Pharmaceuticals and pharmaphobes

Article

It can take years to establish the safety and efficacy of new drug therapies. What should we do in the meantime?

Tom StosselIdeally, evidence proving the effectiveness and safety of pharmaceutical products would inform all efforts to prevent and cure disease. However, establishing such proof takes years. What should we do in the meantime? 

While subject to much criticism, FDA has established a reasonable solution. If its thorough review indicates that a treatment safely promises potential benefits, the agency can approve its use before decisive evidence exists.

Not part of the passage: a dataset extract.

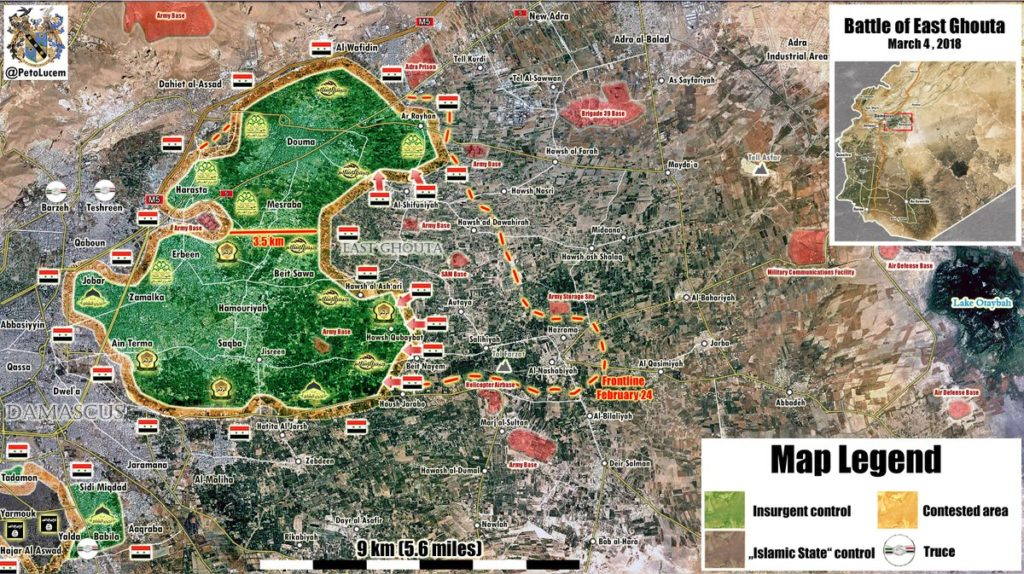 In Maps: Syrian Government Forces Crushing Militants In Eastern Ghouta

Unfortunately, grandstanding by individuals I define as “pharmaphobes,” some of whom have achieved influential status in medicine, can sabotage this sensible compromise. A prime example was exposed recently when the New England Journal of Medicine reported results of a clinical trial dubbed “IMPROVE-IT.”

See also: Trial shows cholesterol-lowering benefit of statin plus ezetimibe

Decisive outcome

In that study, more than 18,000 subjects who had previously suffered heart attacks were randomly prescribed one of two drugs designed to lower “bad” cholesterol (LDL-C), high levels of which are linked to heart attacks and strokes. One of the drugs, simvastatin (Zocor; Merck), inhibits the liver’s ability to produce LDL-C; the other, Vytorin, combined that statin with another chemical, Zetia (ezetimibe; Merck/Schering Plough), which prevents absorption of cholesterol from food and had been used previously to lower LDL-C in patients unable to tolerate statins.

The IMPROVE-IT results were decisive. They confirmed that Vytorin is safe and, in addition, clearly superior in lowering LDL-C, significantly diminishing the incidence of heart attacks, strokes, and related deaths.

Vytorin should have been a great public-health success story, but it has fallen short of its promise. Here’s why.

The back story

High LDL-C levels have been documented in heart attack and stroke patients since the 1950s, but skepticism reigned as to whether the elevated LDL-C actually caused these complications. Nevertheless, in 1987 FDA approved the first statin solely on the basis of its LDL-C-lowering ability, leaving prescribing physicians to decide whether doing so would have any clinical benefit. In 1994, the results of a clinical trial eliminated those doubts: The statin reduced heart attacks by 30%.

Subsequently, accumulated evidence indicated that what we used to think were “normal” LDL-C levels were too high, and additional LDL-C reduction, achievable with more potent statins, has contributed to a steady decline in death and disability resulting from vascular disease. Vytorin reduces LDL-C and is an alternative remedy for individuals who cannot tolerate statins or are unresponsive to them.

As with the first statin, FDA initially approved Vytorin in 2004 solely on the basis of its ability to reduce LDL-C safely. While physicians then prescribed it for patients, Vytorin’s makers could not claim that the lower LDL-C actually improved health outcomes. Therefore, the manufacturers sponsored leading clinical trial experts to conduct IMPROVE-IT in hopes of proving Vytorin’s clinical benefits. 

 

The attack of the pharmaphobes

In early 2008, prominent pharmaphobes pounced on a study Vytorin’s manufacturers had hoped might be a shortcut to demonstrating those benefits. Researchers compared the ability of Vytorin to that of a statin alone to widen the inner diameters of blood vessels in the neck. They saw no differences. 

The study methods were controversial, the number of test subjects small, and reasonable explanations existed for the negative outcome. Nevertheless, the New England Journal of Medicine editorialized that patients who did not respond adequately to statins should resort to diet, exercise, and other drugs available at the time. Those drugs, however, are not well tolerated and were subsequently shown, like diet and exercise, to be ineffective at lowering cholesterol. 

Other pharmaphobes piled on. The press disseminated the opinions of prominent academic physicians calling for a moratorium on the use of Vytorin or characterizing it as “an expensive placebo.”

The upshot

The prescribing of Vytorin abruptly declined, and the market capitalization of Vytorin’s manufacturers fell by $22 billion within a week. The reduction in Vytorin prescribing engendered by these events nearly doubled the time – and expense – required to complete the IMPROVE-IT trial.

In consequence, thanks to the authoritative opinion that precipitated the underutilization of Vytorin while we awaited the hoped-for reassurance that Vytorin really works, statin-resistant patients were deprived of its benefits and physicians were deprived of legitimate prescribing options.

Thomas P. Stossel is American Cancer Society Professor of Medicine at Harvard Medical School and a visiting scholar of The American Enterprise Institute. His book, Pharmaphobia: How the Conflict of Interest Myth Undermines American Medical Innovation, was recently published by Rowman & Littlefield.